(Data records)
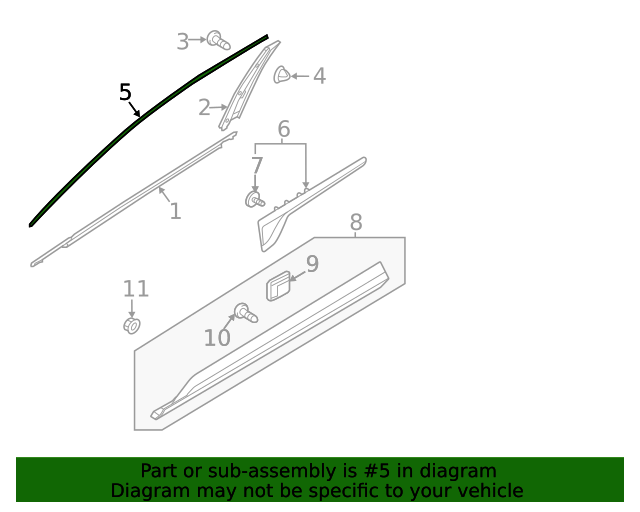 3
4
5
2
6
7
1
8
9
11
10

Part or sub-assembly is #5 in diagram
Diagram may not be specific to your vehicle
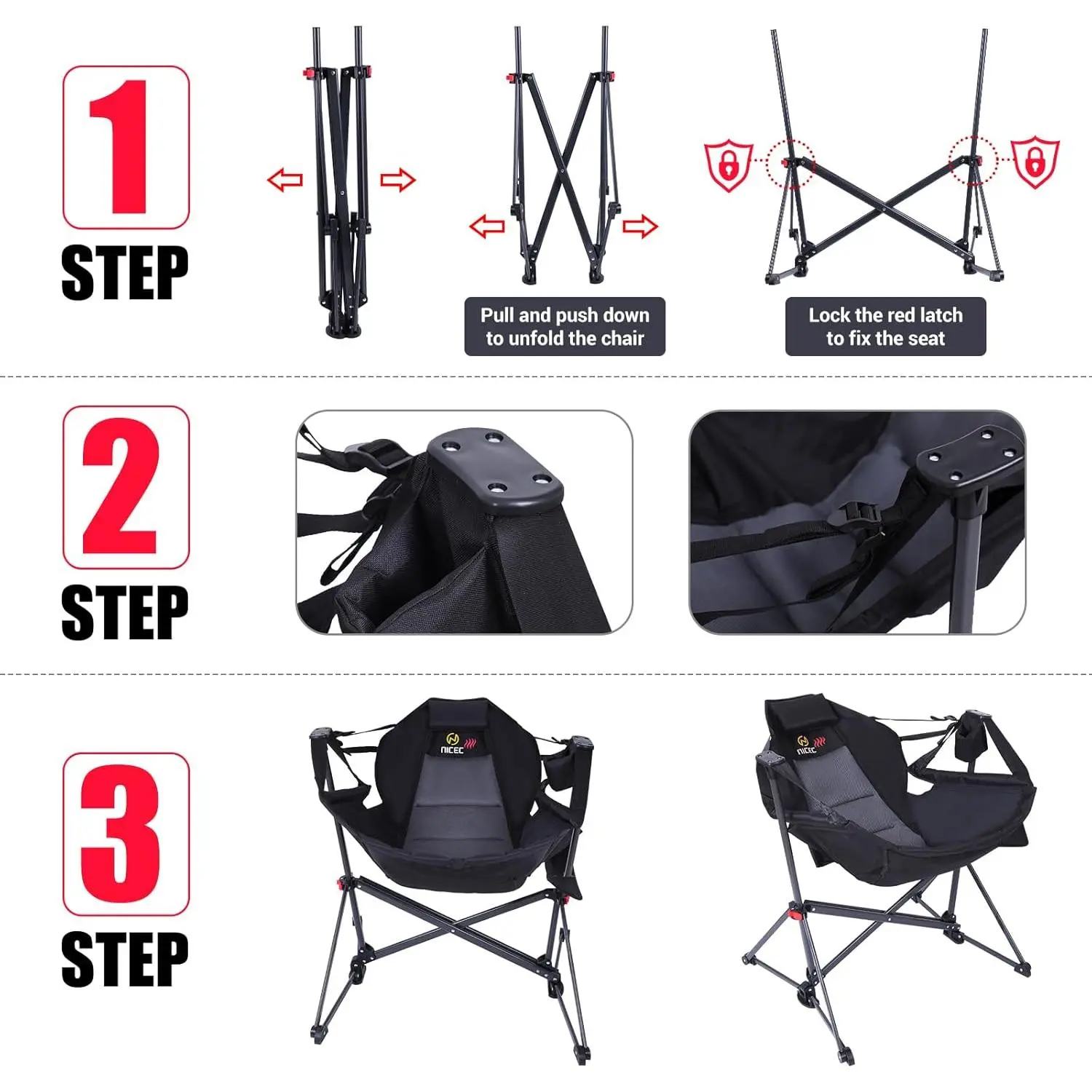 1
STEP

Pull and push down to unfold the chair

Lock the red latch to fix the seat

2
STEP

3
STEP

NICEC

NICEC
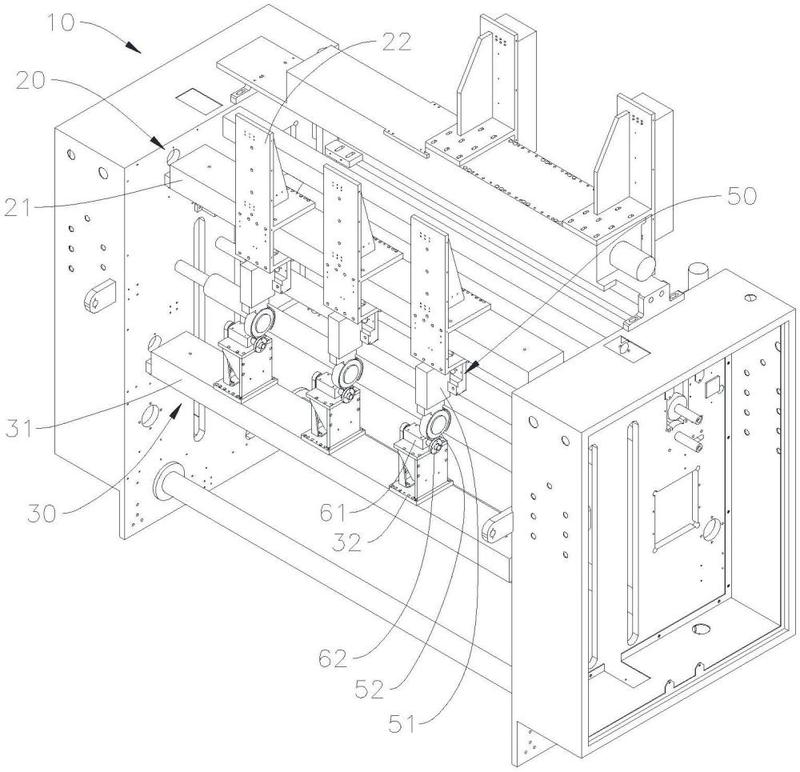 10
22
20
21
50
31
30
61
32
62
52
51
(End Data records)
» How to complete this task:
Each line of the listing is to be retyped exactly, and its pictures are to be dropped.

» The completed task:
 3
4
5
2
6
7
1
8
9
11
10

Part or sub-assembly is #5 in diagram
Diagram may not be specific to your vehicle
 1
STEP

Pull and push down to unfold the chair

Lock the red latch to fix the seat

2
STEP

3
STEP

NICEC

NICEC
 10
22
20
21
50
31
30
61
32
62
52
51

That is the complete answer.